### [TASK PROMPT]
List every food that the wrestling nutrition text places in the protein category.

### [TEXT SECTION]
--- START ---
Wrestlers and athletes spend years learning how to eat better for performance, and then transfer that knowledge to life. Once you've weeded through all the nutritional knowledge, you'll find that a few tips are tried and true. Below are techniques that help with learning your body, and how to appropriately portion your meals throughout the day.
Start your day with 1 glass of water
Wrestlers need a lot of water to stay properly hydrated. Our workouts consist of high intensity burns that include a lot of sweat and often is not replaced. Besides needing the fluid for sweat, water helps support the functions of our organs. Stay on top of your hydration to optimize your performance by drinking 1 glass of water as soon as you wake up. This sets the tone for your day as you should plan to continue to drink 2 glasses around each meal. This will help keep you fuller longer and ready to sweat at practice.
Include protein in each meal
Protein helps you stay fuller, longer. Including protein in your snacks can be beneficial to help prevent overeating at meals. This category includes chicken, fish, beef, eggs, dairy products, beans, and nuts. Be diverse in your protein intakes, and use a protein supplement for when you cannot consume enough protein in your snacks or meals, or as a convenient tool around training sessions. A protein supplement will also be a great tool for athletes who are vegetarians or vegans.
Focus on 5-6 meals a day
There have been many studies which concluded that eating smaller meals more often has lead to less over eating. For athletes, this is also a great way to avoid the midday hunger pains. High level athletes will eat almost every 2-3 hours depending on how many calories they burn. Remember, as your muscle mass increases, so does your metabolism. Make sure to eat before and after each workout.
Use visual cues when building your plate
How often have you been to an all you can eat buffet and stacked your plate with food you had no business even trying to eat? I know my eyes have been bigger than my stomach! When you have visual queues for your portion sizes, it becomes helpful when filing your plate at home or in any situation. Your protein choice should be about the size of a deck of cards or the size your palm. Carbohydrates should be about the size of your fist, and the rest can be filled with vegetables (I know you ALL eat your vegetables). Healthy fats such as nuts and oils should fit in about 2 spoonfuls.
Meal prep to help prevent raiding the pantry
Meal prepping is becoming a great tool for athletes and everyone in between. It helps limit choices, and you will always have your staples of a favorite protein, veg, and carb available for a meal. When you know what you are eating, you won't turn to unhealthy snacking before the next meal. You also won't have that worry about being full enough, as long as you are meal prepping efficiently. Check out the blog I wrote on how to meal prep for beginners here.
Make your own snack packs
There is nothing worse than being in a major hunger emergency. If you are in the middle or end of your season, you are getting in awesome shape and starting to burn the most amount of calories. This means your body will be demanding nutrients every 2-3 hours to sustain all that muscle mass you have put on. Don't get caught in a place where having a nutritionally balanced snack is not on hand and fast food or unhealthy choices are your only option. Check out the blog here on great snack options.
Start a food journal
This is not a calorie counter. Let me say this again: this is not a calorie counter! A food journal is a tool that helps you recognize patterns. It is very difficult to make changes in the way you eat if you don't have a clear understanding of your habits. I used a food journal when I needed to go up a weight class and I had to find opportunities to add more nutrition, even when I didn't think it existed. They only way I was able to find change was by journaling and reflecting on my habits over weeks and months. If you have goals to include more water and more vegetables in your nutrition, you need to know where you have a deficit to make up. Log what you eat for meals, snacks, and how much water you drink. Don't try and eat perfect for the journal's sake, eat how you normally do so you can actually make improvements.
--- END ---
### [SUPPLIED INFORMATION]
--- START ---
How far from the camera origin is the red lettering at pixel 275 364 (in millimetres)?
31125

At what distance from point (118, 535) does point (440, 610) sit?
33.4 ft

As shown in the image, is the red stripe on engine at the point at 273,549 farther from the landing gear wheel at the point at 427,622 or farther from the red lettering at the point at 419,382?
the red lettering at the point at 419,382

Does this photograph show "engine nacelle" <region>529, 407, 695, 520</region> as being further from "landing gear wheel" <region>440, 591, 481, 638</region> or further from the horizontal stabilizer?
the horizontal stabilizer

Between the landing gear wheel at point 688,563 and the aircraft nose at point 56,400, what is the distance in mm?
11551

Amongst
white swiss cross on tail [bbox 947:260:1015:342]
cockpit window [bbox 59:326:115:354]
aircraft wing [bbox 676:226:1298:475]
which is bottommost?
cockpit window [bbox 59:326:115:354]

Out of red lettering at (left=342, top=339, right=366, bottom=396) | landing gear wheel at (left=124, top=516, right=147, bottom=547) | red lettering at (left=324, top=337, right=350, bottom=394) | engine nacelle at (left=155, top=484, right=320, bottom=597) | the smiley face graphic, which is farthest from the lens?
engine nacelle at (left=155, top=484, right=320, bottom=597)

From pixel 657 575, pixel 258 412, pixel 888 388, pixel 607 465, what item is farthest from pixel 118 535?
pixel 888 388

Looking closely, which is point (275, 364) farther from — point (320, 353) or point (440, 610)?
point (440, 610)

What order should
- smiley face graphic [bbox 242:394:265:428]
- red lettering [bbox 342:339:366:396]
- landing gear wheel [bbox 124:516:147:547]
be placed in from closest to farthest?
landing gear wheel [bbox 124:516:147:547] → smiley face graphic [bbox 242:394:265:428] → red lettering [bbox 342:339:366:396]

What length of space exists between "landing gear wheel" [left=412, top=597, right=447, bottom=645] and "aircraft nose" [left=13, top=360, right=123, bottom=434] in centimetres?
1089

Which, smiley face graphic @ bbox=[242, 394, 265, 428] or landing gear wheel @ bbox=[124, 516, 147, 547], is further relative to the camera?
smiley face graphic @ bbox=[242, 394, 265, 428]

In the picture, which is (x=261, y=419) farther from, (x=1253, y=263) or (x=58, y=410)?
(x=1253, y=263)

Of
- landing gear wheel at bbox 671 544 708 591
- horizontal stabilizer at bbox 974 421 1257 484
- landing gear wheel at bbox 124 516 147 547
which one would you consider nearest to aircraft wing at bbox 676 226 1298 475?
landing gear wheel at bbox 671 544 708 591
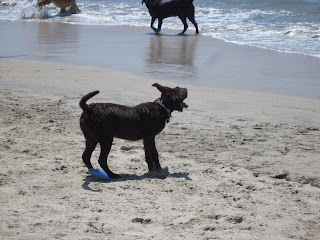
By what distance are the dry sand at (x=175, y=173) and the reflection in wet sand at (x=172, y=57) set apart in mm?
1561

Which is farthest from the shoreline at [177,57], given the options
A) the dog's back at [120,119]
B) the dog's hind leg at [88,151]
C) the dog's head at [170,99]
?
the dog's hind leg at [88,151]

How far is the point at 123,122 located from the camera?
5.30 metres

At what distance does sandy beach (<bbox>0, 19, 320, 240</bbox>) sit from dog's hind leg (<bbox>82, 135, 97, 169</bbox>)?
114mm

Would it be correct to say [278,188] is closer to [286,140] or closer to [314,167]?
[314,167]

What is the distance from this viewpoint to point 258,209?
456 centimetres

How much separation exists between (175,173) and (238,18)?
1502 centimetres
--- END ---
--- START ---
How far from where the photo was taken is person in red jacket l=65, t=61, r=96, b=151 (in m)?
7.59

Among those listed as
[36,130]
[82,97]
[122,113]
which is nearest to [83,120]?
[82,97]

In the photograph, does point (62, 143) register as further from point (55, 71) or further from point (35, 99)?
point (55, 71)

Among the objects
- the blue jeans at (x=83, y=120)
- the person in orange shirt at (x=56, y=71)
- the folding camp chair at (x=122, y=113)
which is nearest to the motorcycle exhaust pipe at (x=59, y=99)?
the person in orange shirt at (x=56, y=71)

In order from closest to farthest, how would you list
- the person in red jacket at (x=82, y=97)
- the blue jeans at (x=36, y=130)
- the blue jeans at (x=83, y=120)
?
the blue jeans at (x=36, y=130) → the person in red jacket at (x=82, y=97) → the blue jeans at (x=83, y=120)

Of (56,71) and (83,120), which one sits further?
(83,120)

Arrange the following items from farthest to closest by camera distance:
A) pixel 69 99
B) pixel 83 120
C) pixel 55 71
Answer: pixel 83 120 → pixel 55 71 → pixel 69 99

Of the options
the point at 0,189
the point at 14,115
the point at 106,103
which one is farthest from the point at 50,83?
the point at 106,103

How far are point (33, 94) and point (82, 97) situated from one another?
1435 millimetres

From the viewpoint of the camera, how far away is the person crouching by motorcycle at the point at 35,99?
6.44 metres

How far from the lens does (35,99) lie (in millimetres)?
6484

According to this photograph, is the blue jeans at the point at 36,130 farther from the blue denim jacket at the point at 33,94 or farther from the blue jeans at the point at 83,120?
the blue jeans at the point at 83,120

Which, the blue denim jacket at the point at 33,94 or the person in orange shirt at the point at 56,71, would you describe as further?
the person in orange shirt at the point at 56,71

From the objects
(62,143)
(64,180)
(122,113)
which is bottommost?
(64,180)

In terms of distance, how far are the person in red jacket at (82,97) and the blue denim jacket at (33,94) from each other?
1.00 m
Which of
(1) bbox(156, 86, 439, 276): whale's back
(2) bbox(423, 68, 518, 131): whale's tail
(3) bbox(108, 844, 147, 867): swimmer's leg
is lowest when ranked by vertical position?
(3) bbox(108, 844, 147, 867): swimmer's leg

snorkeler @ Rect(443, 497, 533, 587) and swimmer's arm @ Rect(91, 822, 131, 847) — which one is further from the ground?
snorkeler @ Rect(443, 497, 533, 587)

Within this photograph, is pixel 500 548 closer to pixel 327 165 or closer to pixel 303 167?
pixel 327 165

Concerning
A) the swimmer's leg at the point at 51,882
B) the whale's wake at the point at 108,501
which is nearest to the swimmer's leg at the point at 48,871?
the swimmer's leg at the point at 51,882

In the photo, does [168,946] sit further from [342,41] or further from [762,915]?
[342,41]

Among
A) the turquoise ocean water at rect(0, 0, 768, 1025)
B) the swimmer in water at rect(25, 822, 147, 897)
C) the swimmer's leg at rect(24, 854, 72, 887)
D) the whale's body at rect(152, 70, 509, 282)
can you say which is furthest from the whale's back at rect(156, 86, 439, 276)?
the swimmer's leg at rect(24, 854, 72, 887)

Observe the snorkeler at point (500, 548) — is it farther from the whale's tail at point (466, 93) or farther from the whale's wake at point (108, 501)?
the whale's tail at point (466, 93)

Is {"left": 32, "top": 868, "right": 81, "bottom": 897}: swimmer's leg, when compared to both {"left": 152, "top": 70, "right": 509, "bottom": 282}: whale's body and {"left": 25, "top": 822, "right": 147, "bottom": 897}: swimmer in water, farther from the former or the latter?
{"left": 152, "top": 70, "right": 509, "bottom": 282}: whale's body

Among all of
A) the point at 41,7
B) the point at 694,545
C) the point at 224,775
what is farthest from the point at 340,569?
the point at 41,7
--- END ---
--- START ---
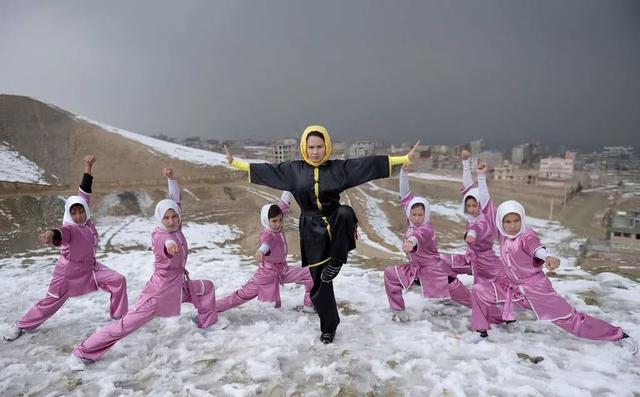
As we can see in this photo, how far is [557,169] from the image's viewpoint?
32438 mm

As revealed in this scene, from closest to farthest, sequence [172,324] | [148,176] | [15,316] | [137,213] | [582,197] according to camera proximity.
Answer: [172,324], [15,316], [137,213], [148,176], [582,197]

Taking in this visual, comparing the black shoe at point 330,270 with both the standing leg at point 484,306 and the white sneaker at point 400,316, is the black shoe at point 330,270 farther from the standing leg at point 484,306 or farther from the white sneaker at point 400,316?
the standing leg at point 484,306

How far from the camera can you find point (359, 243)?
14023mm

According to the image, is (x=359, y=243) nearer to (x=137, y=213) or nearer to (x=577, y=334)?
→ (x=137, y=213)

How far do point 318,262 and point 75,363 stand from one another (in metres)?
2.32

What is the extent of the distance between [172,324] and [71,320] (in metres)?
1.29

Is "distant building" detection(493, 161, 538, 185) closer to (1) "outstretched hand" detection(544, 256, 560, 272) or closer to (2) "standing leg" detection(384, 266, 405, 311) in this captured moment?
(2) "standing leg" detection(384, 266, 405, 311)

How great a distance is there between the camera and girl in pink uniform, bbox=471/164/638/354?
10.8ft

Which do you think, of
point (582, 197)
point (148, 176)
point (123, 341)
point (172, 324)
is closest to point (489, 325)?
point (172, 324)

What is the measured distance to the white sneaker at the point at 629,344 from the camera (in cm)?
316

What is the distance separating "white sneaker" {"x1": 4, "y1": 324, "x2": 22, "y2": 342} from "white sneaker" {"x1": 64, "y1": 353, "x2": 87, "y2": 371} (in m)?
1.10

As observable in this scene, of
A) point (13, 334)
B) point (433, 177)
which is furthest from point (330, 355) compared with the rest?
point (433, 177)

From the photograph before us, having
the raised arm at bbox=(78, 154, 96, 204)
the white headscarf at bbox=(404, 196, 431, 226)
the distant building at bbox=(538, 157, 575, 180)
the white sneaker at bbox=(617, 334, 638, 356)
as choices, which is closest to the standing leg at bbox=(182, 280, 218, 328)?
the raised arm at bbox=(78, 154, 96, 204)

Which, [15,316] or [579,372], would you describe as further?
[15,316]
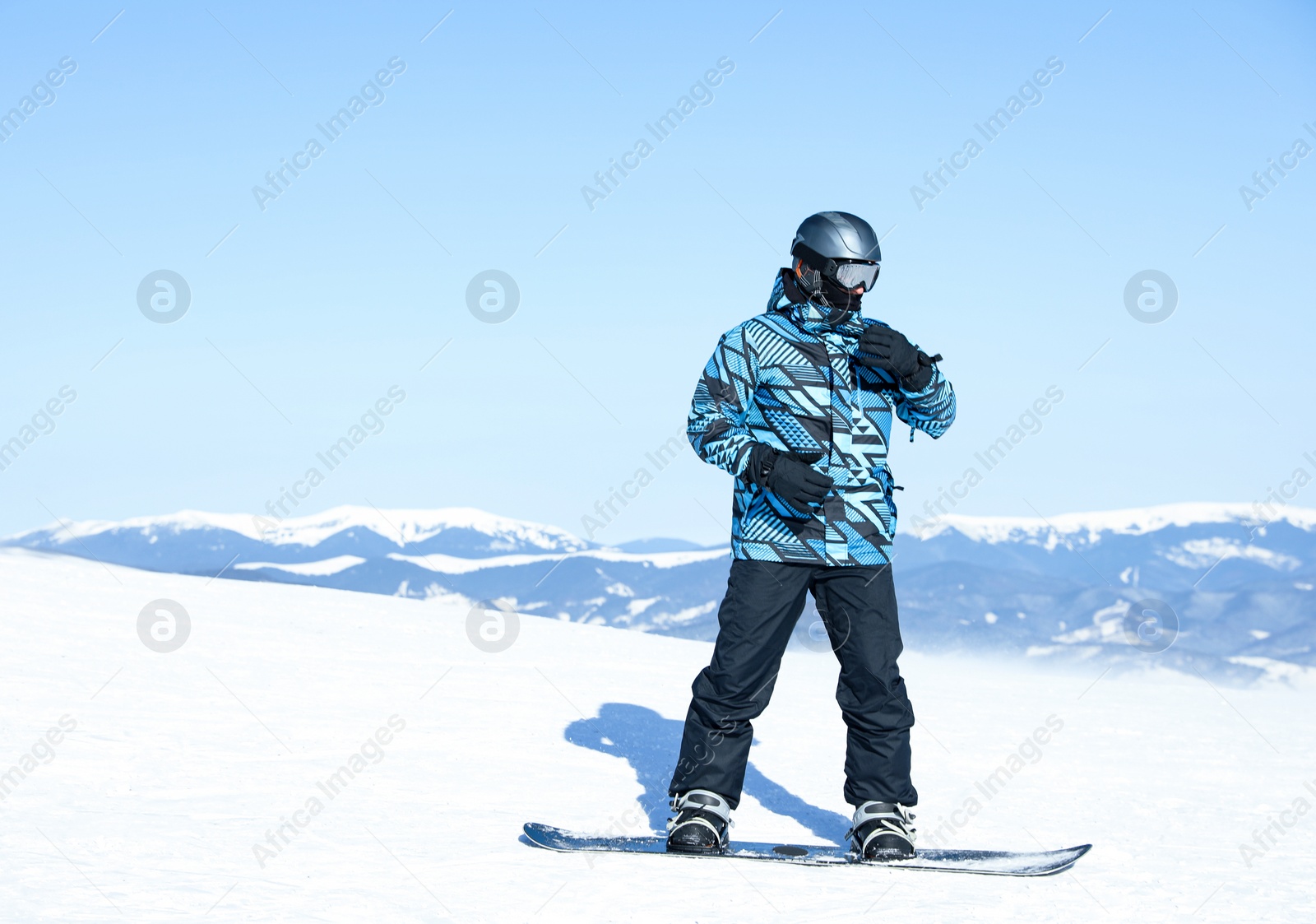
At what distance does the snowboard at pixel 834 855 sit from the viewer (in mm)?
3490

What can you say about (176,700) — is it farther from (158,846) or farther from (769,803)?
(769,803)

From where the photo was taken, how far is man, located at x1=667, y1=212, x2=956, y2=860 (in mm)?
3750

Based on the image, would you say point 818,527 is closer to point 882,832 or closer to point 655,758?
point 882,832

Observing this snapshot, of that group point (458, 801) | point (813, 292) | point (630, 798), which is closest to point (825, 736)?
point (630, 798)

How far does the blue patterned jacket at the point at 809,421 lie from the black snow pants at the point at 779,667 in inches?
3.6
--- END ---
### [PROBLEM SOLUTION]
chicken, fish, beef, eggs, dairy products, beans, nuts